## Passage to read
-=-=-=-=-

The Powder Room

The dish on classic Hollywood.

The First News Junkies

News-View Theatre 1944

Hollywood trendsetters have influenced every part of American life…and many of its residents did care about what was happening outside the studio walls.  Movies influenced fashion, social trends, and music, but they were also where people went to for headlines that had nothing do do with entertainment.

In the days before 24 hour news channels, Hollywood Boulevard was the home of the first-ever theatre that exclusively played newsreels.  Here, you could “spend a worthwhile hour” catching up on current events (and according to the photo above, have an Orange Julius…note that the theatre didn’t have a concession stand until 1968).

Before the News View opened in the late 1930s, you could get a bit of news from the short reels that played before the latest film.  Still, the News View concept was a risk.  But  it paid off in spades, with local stars like Barbara Stanwyck frequenting the theatre to keep up with what was happening in the world.

The advent of television brought news as a visual medium into the living rooms of many Americans, so the News View eventually went back to showing movies.  It was most recently known as the Ritz theatre, and is currently being renovated into Hollywood’s first Hologram venue…another innovative use for this historic Hollywood building.

Scandal-versary: Lana Turner & Johnny Stompanato

Good Friday, April 4, 1958


Lana Turner could play a mean bad girl on-screen, but she didn’t need MGM’s writers to create a reality that was just as riveting.

Known for her tumultuous love affairs, real and rumored, Lana gave MGM’s publicity department hell while keeping her name in the papers and her box office appeal high…but she was one of the stars MGM cut loose during the studio system’s decline.  So when she found out her new love interest, John Steele, was really a gangster named Johnny Stompanato, there was no Eddie Mannix around to fix things for her.

Lana had been enticed into an exciting romance with Stompanato, and even after she found out his true identity, she had trouble leaving him.  But she had a fourteen-year-old daughter, Cheryl, and as the relationship between Turner and her thug became increasingly violent, she came to her senses.  She tried to leave Johnny multiple times, but he always muscled his way back into her life.  From threatening to ruin her career by cutting up her face to stalking her on a vacation to Acapulco, Johnny Stompanato was determined to hang onto his movie star lover.

Lana felt like a prisoner.  Turner had been under MGM’s protective wing since the age of sixteen, and she was not equipped to handle this kind of problem alone.  At this point in her life, Lana had also suffered from multiple high-profile love affairs gone wrong, and she had an irrational fear of creating yet another scandal in the press.

-=-=-=-=-

## Data rows
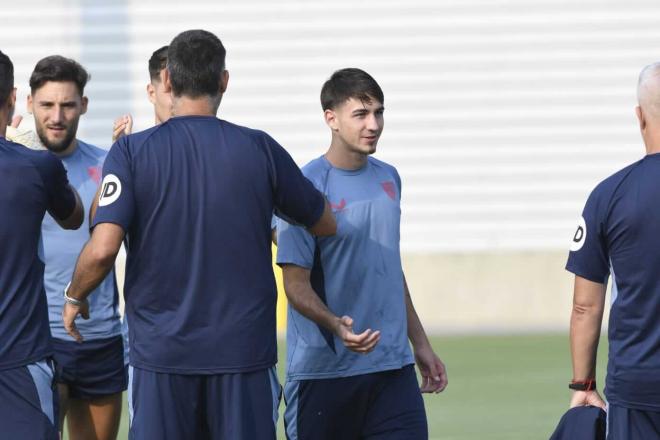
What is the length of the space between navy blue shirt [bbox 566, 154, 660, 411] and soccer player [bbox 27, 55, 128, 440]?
2.98m

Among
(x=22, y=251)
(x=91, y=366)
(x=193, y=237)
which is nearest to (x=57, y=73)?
(x=91, y=366)

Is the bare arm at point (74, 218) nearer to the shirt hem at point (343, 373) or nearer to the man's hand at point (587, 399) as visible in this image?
the shirt hem at point (343, 373)

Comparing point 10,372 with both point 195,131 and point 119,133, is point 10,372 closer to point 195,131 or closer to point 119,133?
point 195,131

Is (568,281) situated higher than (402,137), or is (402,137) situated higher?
(402,137)

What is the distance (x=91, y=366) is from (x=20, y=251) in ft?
6.52

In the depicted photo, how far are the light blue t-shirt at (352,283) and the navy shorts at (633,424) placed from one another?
4.20 feet

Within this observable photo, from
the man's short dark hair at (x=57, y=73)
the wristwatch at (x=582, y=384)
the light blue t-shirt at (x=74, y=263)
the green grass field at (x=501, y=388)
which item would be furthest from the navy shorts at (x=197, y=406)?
the green grass field at (x=501, y=388)

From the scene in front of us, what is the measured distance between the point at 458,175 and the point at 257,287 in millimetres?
9938

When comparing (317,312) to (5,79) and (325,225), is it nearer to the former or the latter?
(325,225)

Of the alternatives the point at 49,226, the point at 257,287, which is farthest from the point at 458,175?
the point at 257,287

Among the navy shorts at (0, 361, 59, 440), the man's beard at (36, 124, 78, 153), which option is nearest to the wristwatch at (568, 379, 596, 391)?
the navy shorts at (0, 361, 59, 440)

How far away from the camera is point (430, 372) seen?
6.77 meters

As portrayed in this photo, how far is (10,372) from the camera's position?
575cm

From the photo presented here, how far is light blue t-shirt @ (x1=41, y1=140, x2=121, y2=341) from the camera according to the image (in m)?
7.48
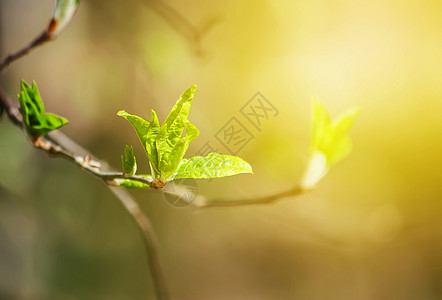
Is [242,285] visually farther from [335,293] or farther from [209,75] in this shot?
[209,75]

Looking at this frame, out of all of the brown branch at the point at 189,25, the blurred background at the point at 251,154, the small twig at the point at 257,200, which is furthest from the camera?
the blurred background at the point at 251,154

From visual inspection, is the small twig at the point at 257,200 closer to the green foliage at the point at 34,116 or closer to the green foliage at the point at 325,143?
the green foliage at the point at 325,143

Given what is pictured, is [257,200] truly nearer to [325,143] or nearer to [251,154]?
[325,143]

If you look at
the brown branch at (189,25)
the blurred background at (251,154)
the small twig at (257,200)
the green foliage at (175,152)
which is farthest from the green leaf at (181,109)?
the blurred background at (251,154)

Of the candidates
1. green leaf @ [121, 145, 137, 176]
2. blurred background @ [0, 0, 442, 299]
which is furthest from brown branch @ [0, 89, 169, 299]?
blurred background @ [0, 0, 442, 299]

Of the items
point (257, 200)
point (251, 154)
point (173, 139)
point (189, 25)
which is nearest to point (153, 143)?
point (173, 139)

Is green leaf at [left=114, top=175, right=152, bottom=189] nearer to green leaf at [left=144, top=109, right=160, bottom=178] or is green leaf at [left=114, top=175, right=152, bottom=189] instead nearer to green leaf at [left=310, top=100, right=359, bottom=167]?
green leaf at [left=144, top=109, right=160, bottom=178]

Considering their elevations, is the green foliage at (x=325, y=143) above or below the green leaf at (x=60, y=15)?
below
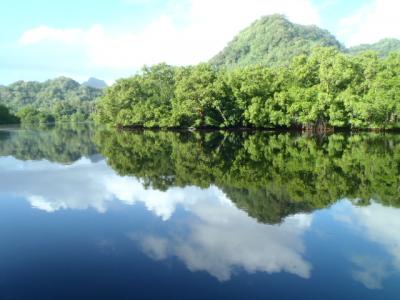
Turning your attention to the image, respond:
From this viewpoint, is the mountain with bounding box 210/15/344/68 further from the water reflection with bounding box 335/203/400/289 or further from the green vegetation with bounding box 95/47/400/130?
the water reflection with bounding box 335/203/400/289

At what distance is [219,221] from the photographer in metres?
10.5

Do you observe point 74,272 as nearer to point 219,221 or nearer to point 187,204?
point 219,221

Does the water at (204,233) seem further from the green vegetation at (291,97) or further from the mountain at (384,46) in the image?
the mountain at (384,46)

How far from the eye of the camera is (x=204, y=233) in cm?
Result: 946

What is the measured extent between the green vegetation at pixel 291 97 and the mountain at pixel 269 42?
74.0m

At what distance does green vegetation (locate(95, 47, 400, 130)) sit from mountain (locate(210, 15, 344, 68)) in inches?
2913

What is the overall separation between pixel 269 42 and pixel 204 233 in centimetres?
14820


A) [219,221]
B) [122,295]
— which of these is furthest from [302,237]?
Answer: [122,295]

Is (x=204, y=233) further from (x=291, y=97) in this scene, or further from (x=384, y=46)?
(x=384, y=46)

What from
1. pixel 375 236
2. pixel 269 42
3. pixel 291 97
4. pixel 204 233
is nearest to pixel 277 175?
pixel 375 236

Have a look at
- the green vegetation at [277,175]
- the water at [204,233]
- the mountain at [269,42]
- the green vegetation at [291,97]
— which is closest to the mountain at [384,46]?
the mountain at [269,42]

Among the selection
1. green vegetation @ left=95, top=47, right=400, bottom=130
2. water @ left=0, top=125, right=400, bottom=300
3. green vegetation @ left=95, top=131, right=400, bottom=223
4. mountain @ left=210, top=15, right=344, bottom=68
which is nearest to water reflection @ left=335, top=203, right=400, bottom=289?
water @ left=0, top=125, right=400, bottom=300

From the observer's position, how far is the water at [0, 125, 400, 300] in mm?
6559

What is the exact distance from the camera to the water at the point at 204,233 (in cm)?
Result: 656
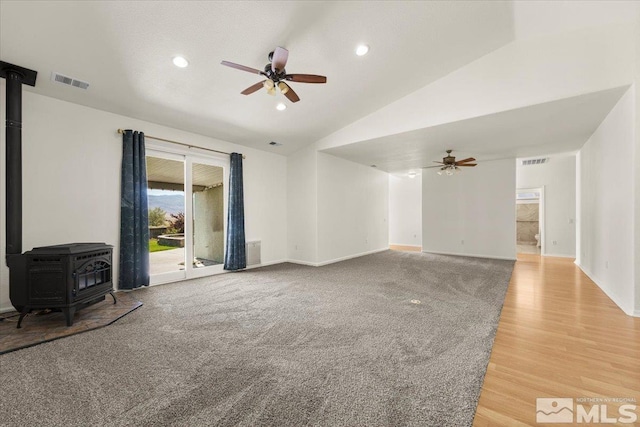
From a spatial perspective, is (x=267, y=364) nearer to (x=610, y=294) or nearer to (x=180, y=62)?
(x=180, y=62)

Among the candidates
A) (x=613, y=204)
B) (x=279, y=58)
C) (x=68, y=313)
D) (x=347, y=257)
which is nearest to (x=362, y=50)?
(x=279, y=58)

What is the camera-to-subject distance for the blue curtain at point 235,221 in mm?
5703

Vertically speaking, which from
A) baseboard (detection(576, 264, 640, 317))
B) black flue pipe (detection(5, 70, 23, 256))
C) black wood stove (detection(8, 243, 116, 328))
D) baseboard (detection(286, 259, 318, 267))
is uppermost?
black flue pipe (detection(5, 70, 23, 256))

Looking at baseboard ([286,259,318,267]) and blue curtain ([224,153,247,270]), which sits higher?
blue curtain ([224,153,247,270])

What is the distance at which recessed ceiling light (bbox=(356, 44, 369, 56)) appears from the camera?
3438mm

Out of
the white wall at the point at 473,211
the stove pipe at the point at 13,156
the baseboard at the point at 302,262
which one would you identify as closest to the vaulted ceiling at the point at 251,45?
the stove pipe at the point at 13,156

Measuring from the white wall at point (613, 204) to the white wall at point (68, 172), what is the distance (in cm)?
688

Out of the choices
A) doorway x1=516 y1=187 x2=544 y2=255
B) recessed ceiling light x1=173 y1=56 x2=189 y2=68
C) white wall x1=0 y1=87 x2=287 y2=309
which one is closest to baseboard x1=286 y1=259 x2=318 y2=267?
white wall x1=0 y1=87 x2=287 y2=309

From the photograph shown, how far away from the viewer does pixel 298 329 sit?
2.80 metres

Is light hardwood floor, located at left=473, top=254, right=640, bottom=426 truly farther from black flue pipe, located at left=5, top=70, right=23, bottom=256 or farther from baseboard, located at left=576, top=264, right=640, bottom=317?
black flue pipe, located at left=5, top=70, right=23, bottom=256

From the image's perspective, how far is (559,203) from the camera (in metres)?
7.68

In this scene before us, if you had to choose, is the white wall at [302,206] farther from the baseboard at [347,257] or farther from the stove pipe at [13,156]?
the stove pipe at [13,156]

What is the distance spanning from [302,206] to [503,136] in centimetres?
453

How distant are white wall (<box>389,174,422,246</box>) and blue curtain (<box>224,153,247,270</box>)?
22.2 ft
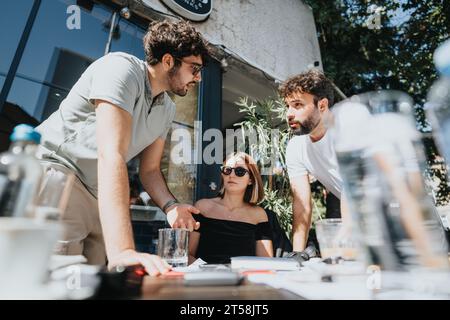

-=-=-=-=-

In the Powder Room text, what year did the News View theatre first have a concession stand?

## Expected answer
1968